YOUR ASSIGNMENT:
The expected result is a word-for-word copy of the entries, minus any pictures.

DATA TO EXAMINE:

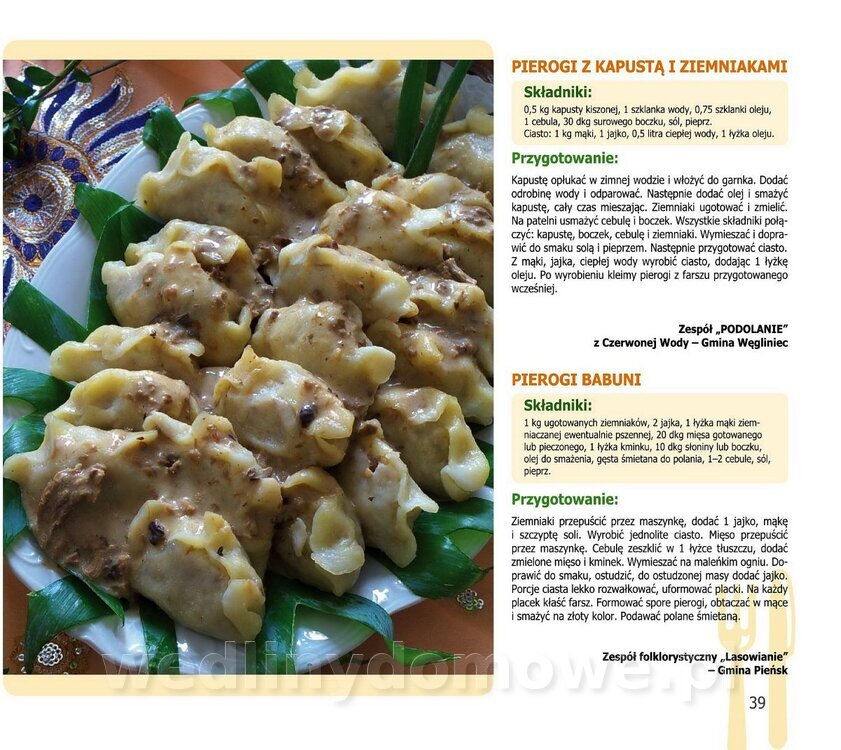 PIEROGI Z KAPUSTĄ I ZIEMNIAKAMI

Składniki:

0,5 kg kapusty kiszonej, 1 szklanka wody, 0,75 szklanki oleju, 1 cebula, 30 dkg surowego boczku, sól, pieprz.
Ciasto: 1 kg mąki, 1 jajko, 0,5 litra ciepłej wody, 1 łyżka oleju.

Przygotowanie:

Kapustę opłukać w zimnej wodzie i włożyć do garnka. Dodać odrobinę wody i odparować. Następnie dodać olej i smażyć kapustę, cały czas mieszając. Ziemniaki ugotować i zmielić. Na patelni usmażyć cebulę i boczek. Wszystkie składniki połączyć: kapustę, boczek, cebulę i ziemniaki. Wymieszać i doprawić do smaku solą i pieprzem. Następnie przygotować ciasto. Z mąki, jajka, ciepłej wody wyrobić ciasto, dodając 1 łyżkę oleju. Po wyrobieniu kleimy pierogi z farszu przygotowanego wcześniej.

Zespół „PODOLANIE"
z Czerwonej Wody – Gmina Węgliniec

PIEROGI BABUNI

Składniki:

1 kg ugotowanych ziemniaków, 2 jajka, 1 łyżka mąki ziemniaczanej ewentualnie pszennej, 20 dkg mięsa gotowanego lub pieczonego, 1 łyżka kminku, 10 dkg słoniny lub boczku, olej do smażenia, gęsta śmietana do polania, 1–2 cebule, sól, pieprz.

Przygotowanie:

Ziemniaki przepuścić przez maszynkę, dodać 1 jajko, mąkę i szczyptę soli. Wyrobić jednolite ciasto. Mięso przepuścić przez maszynkę. Cebulę zeszklić w 1 łyżce tłuszczu, dodać zmielone mięso i kminek. Wymieszać na maleńkim ogniu. Doprawić do smaku, ostudzić, do ostudzonej masy dodać jajko. Porcje ciasta lekko rozwałkować, uformować placki. Na każdy placek kłaść farsz. Formować spore pierogi, obtaczać w mące i smażyć na złoty kolor. Podawać polane śmietaną.

Zespół folklorystyczny „Lasowianie"
– Gmina Pieńsk

wedlinydomowe.pl

39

TASK ANSWER:
 PIEROGI Z KAPUSTĄ I ZIEMNIAKAMI

Składniki:

0,5 kg kapusty kiszonej, 1 szklanka wody, 0,75 szklanki oleju, 1 cebula, 30 dkg surowego boczku, sól, pieprz.
Ciasto: 1 kg mąki, 1 jajko, 0,5 litra ciepłej wody, 1 łyżka oleju.

Przygotowanie:

Kapustę opłukać w zimnej wodzie i włożyć do garnka. Dodać odrobinę wody i odparować. Następnie dodać olej i smażyć kapustę, cały czas mieszając. Ziemniaki ugotować i zmielić. Na patelni usmażyć cebulę i boczek. Wszystkie składniki połączyć: kapustę, boczek, cebulę i ziemniaki. Wymieszać i doprawić do smaku solą i pieprzem. Następnie przygotować ciasto. Z mąki, jajka, ciepłej wody wyrobić ciasto, dodając 1 łyżkę oleju. Po wyrobieniu kleimy pierogi z farszu przygotowanego wcześniej.

Zespół „PODOLANIE"
z Czerwonej Wody – Gmina Węgliniec

PIEROGI BABUNI

Składniki:

1 kg ugotowanych ziemniaków, 2 jajka, 1 łyżka mąki ziemniaczanej ewentualnie pszennej, 20 dkg mięsa gotowanego lub pieczonego, 1 łyżka kminku, 10 dkg słoniny lub boczku, olej do smażenia, gęsta śmietana do polania, 1–2 cebule, sól, pieprz.

Przygotowanie:

Ziemniaki przepuścić przez maszynkę, dodać 1 jajko, mąkę i szczyptę soli. Wyrobić jednolite ciasto. Mięso przepuścić przez maszynkę. Cebulę zeszklić w 1 łyżce tłuszczu, dodać zmielone mięso i kminek. Wymieszać na maleńkim ogniu. Doprawić do smaku, ostudzić, do ostudzonej masy dodać jajko. Porcje ciasta lekko rozwałkować, uformować placki. Na każdy placek kłaść farsz. Formować spore pierogi, obtaczać w mące i smażyć na złoty kolor. Podawać polane śmietaną.

Zespół folklorystyczny „Lasowianie"
– Gmina Pieńsk

wedlinydomowe.pl

39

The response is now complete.